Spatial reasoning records
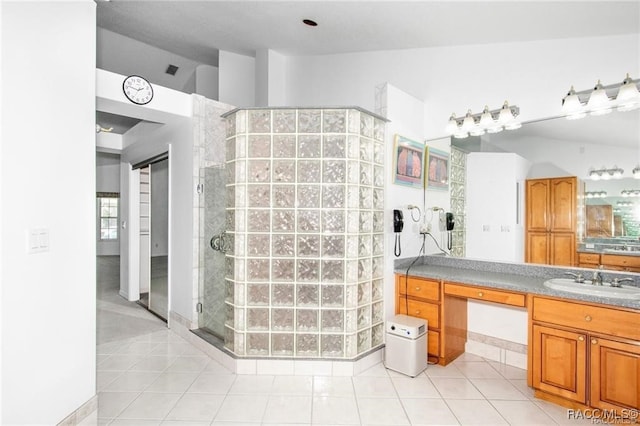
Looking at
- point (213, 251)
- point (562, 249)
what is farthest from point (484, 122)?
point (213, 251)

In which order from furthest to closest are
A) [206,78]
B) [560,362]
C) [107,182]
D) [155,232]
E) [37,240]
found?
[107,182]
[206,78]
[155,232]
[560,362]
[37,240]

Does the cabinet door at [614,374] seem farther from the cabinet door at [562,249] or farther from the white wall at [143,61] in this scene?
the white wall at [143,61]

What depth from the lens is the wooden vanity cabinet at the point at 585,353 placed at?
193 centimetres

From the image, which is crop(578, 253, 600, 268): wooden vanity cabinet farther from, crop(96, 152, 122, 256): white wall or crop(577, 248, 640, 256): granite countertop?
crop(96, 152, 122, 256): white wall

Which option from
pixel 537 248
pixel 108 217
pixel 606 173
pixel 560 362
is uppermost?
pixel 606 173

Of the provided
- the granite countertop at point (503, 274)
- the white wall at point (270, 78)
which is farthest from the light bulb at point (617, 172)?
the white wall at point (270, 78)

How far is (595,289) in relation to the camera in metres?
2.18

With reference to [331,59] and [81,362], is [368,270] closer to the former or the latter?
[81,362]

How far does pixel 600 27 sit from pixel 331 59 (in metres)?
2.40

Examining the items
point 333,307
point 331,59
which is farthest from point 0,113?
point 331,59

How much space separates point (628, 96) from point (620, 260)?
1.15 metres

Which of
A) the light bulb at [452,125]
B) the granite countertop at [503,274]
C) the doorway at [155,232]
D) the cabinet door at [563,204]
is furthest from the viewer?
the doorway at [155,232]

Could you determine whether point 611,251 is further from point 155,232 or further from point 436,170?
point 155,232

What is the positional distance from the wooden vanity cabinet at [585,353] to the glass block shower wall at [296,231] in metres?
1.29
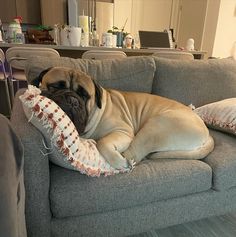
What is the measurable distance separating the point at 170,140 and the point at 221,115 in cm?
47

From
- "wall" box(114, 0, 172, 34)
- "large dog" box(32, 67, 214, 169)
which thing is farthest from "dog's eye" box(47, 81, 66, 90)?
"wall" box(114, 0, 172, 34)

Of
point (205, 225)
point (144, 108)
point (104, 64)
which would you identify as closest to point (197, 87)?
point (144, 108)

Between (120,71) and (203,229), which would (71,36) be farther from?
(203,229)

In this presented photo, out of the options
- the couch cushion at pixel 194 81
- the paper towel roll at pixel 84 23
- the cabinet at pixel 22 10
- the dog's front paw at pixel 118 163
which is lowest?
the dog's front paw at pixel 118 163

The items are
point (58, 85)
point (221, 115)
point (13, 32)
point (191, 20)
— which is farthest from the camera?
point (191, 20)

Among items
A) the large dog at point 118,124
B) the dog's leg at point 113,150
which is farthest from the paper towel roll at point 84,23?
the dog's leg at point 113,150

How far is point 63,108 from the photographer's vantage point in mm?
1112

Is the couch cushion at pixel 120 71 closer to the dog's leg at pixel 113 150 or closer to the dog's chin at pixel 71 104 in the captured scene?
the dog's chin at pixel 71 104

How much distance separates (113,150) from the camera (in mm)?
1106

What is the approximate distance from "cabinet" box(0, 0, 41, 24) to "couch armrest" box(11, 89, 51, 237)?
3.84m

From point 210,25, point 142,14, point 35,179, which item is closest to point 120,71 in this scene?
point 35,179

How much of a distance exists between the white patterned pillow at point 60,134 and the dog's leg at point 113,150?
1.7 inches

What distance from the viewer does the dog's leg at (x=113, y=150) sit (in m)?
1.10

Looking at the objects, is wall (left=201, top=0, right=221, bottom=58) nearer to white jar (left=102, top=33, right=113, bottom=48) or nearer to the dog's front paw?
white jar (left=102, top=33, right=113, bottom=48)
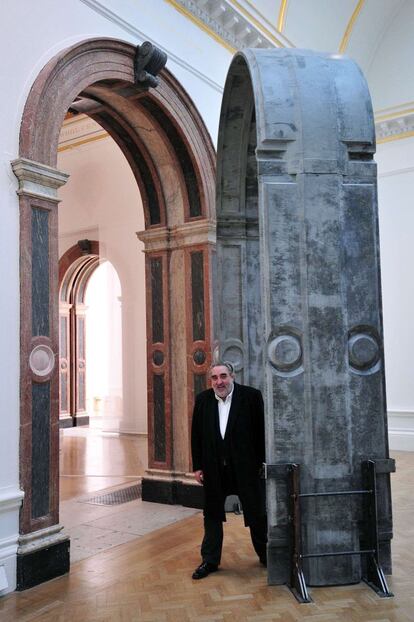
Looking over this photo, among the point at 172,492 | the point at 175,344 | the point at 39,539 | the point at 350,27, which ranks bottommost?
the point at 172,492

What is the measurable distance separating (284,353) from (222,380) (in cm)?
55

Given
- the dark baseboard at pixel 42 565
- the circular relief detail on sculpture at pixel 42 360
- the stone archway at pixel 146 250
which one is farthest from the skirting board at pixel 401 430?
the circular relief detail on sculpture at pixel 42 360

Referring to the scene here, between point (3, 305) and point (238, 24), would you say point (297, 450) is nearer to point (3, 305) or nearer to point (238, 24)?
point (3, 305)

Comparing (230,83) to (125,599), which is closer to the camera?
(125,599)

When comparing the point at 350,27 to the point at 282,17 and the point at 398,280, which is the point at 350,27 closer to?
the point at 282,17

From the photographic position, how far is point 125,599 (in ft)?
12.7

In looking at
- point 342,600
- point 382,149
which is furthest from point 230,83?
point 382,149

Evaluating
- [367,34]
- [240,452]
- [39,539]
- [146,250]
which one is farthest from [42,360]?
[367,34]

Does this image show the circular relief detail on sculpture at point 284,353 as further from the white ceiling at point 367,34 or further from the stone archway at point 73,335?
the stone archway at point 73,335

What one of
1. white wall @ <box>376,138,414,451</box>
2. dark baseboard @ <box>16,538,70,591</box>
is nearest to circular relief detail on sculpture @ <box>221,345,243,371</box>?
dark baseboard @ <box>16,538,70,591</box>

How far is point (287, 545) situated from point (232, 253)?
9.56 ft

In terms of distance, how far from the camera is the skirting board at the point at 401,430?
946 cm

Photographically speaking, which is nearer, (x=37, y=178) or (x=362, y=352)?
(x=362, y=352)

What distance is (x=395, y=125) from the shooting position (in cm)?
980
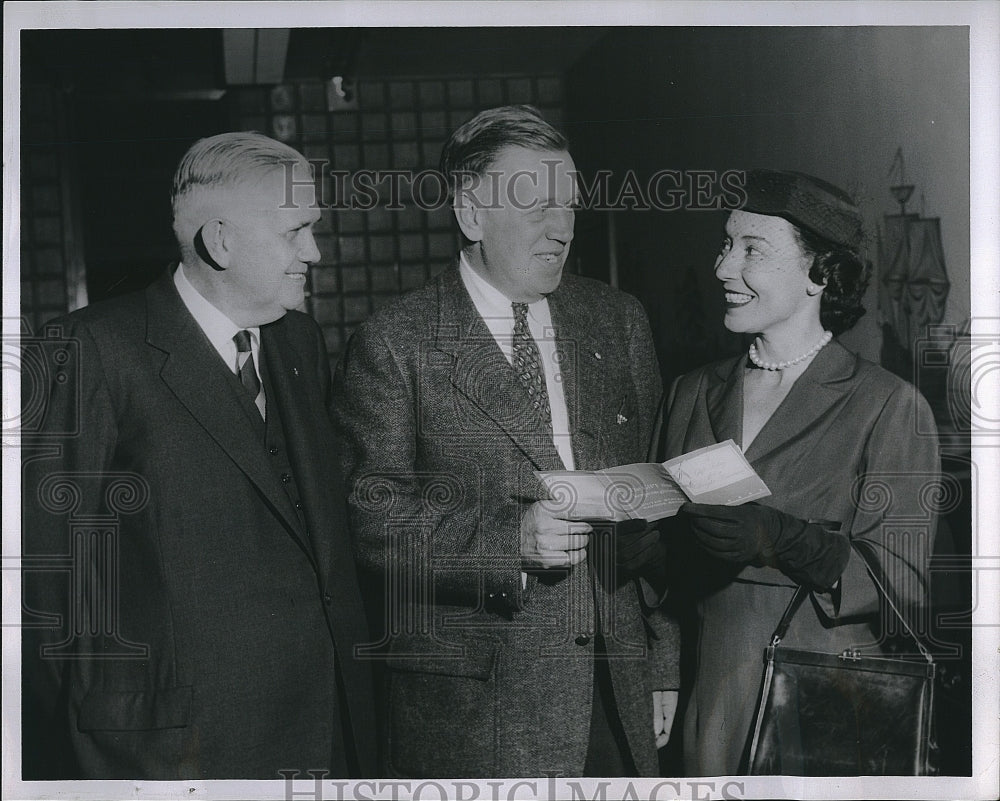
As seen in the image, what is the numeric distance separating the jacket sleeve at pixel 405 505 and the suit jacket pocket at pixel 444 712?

_INSTRUCTIONS FOR THE TASK_. Take the listing above and print it exactly, apart from the pictures.

_TASK RESULT_.
Looking at
- point (213, 251)
- point (562, 249)
what is farthest from point (484, 122)?
point (213, 251)

In which order from furthest to closest are
A) [206,78]
B) [560,362]
C) [107,182]
D) [155,232]
E) [37,240]
found?
[107,182]
[206,78]
[155,232]
[560,362]
[37,240]

Does the cabinet door at [614,374] seem farther from the cabinet door at [562,249] or farther from the white wall at [143,61] in this scene?
the white wall at [143,61]

What depth from the lens is the wooden vanity cabinet at the point at 585,353 placed at?
193 centimetres

From the image, which is crop(578, 253, 600, 268): wooden vanity cabinet farther from, crop(96, 152, 122, 256): white wall or crop(577, 248, 640, 256): granite countertop?
crop(96, 152, 122, 256): white wall

Which option from
pixel 537 248
pixel 108 217
pixel 606 173
pixel 560 362
is uppermost?
pixel 606 173

Of the provided
- the granite countertop at point (503, 274)
- the white wall at point (270, 78)
which is farthest from the light bulb at point (617, 172)?
the white wall at point (270, 78)

How far is (595,289) in relation to the camera in metres?
2.18

With reference to [331,59] and [81,362], is [368,270] closer to the former or the latter?
[81,362]

How far does pixel 600 27 sit from pixel 331 59 (in metres)?
2.40

Examining the items
point 333,307
point 331,59
which is farthest from point 0,113?
point 331,59

How much space separates point (628, 96) from point (620, 260)?
1.15 metres

Which of
A) the light bulb at [452,125]
B) the granite countertop at [503,274]
C) the doorway at [155,232]
D) the cabinet door at [563,204]
is furthest from the viewer?
the doorway at [155,232]

Could you determine whether point 611,251 is further from point 155,232 or further from point 436,170?
point 155,232

What is the positional distance from the wooden vanity cabinet at [585,353] to the glass block shower wall at [296,231] in metres?
1.29
What is the measurable distance separating the point at 170,140 and the point at 221,115 in cm?
47

From
- "wall" box(114, 0, 172, 34)
- "large dog" box(32, 67, 214, 169)
which thing is farthest from "dog's eye" box(47, 81, 66, 90)?
"wall" box(114, 0, 172, 34)

Of
point (205, 225)
point (144, 108)
point (104, 64)
which would you identify as closest to point (197, 87)?
point (144, 108)

Between (120,71) and (203,229), which would (71,36) be farther from?
(203,229)

In this presented photo, out of the options
- the couch cushion at pixel 194 81
- the paper towel roll at pixel 84 23
- the cabinet at pixel 22 10
- the dog's front paw at pixel 118 163
which is lowest?
the dog's front paw at pixel 118 163

The items are
point (58, 85)
point (221, 115)
point (13, 32)
point (191, 20)
— which is farthest from the camera?
point (191, 20)

Among items
A) the large dog at point 118,124
B) the dog's leg at point 113,150
which is farthest from the paper towel roll at point 84,23?
the dog's leg at point 113,150

How far is point 63,108 from the photographer's vantage point in mm?
1112

Is the couch cushion at pixel 120 71 closer to the dog's leg at pixel 113 150 or closer to the dog's chin at pixel 71 104 in the captured scene?
the dog's chin at pixel 71 104

How much distance separates (113,150) from the camera (in mm)?
1106

What is the approximate distance from "cabinet" box(0, 0, 41, 24) to "couch armrest" box(11, 89, 51, 237)?
3.84m

From point 210,25, point 142,14, point 35,179, which item is closest to point 120,71 in this scene?
point 35,179

How much of a distance exists between the white patterned pillow at point 60,134 and the dog's leg at point 113,150?
1.7 inches

What distance from the viewer does the dog's leg at (x=113, y=150) sit (in m)?
1.10

Looking at the objects, is wall (left=201, top=0, right=221, bottom=58) nearer to white jar (left=102, top=33, right=113, bottom=48) or nearer to the dog's front paw?
white jar (left=102, top=33, right=113, bottom=48)
Looking over this photo, among the point at 172,492 | the point at 175,344 | the point at 39,539 | the point at 350,27, which ranks bottommost?
the point at 172,492

What is the measurable distance separating (284,353) from (222,380) (in cm)?
55

Given
- the dark baseboard at pixel 42 565
- the circular relief detail on sculpture at pixel 42 360
- the stone archway at pixel 146 250
which one is farthest from the skirting board at pixel 401 430?
the circular relief detail on sculpture at pixel 42 360

Referring to the scene here, between point (3, 305) and point (238, 24), would you say point (297, 450) is nearer to point (3, 305) or nearer to point (238, 24)?
point (3, 305)

Comparing (230,83) to (125,599), which is closer to the camera?
(125,599)

When comparing the point at 350,27 to the point at 282,17 and the point at 398,280, which is the point at 350,27 closer to?
the point at 282,17

From the photographic position, how far is point 125,599 (in ft)?
12.7

In looking at
- point 342,600
- point 382,149
which is furthest from point 230,83?
point 382,149

Evaluating
- [367,34]
- [240,452]
- [39,539]
- [146,250]
which one is farthest from [42,360]?
[367,34]

Does this image show the circular relief detail on sculpture at point 284,353 as further from the white ceiling at point 367,34 or further from the stone archway at point 73,335?
the stone archway at point 73,335

What one of
1. white wall @ <box>376,138,414,451</box>
2. dark baseboard @ <box>16,538,70,591</box>
is nearest to circular relief detail on sculpture @ <box>221,345,243,371</box>?
dark baseboard @ <box>16,538,70,591</box>

How far is point (287, 545) situated from point (232, 253)?
9.56 ft

In terms of distance, how far from the camera is the skirting board at the point at 401,430?
946 cm

Photographically speaking, which is nearer, (x=37, y=178) or (x=362, y=352)?
(x=362, y=352)

What distance is (x=395, y=125) from the shooting position (in cm)?
980
As seen in the image, what is the numeric distance separating the jacket sleeve at pixel 405 505 and the suit jacket pocket at pixel 444 712?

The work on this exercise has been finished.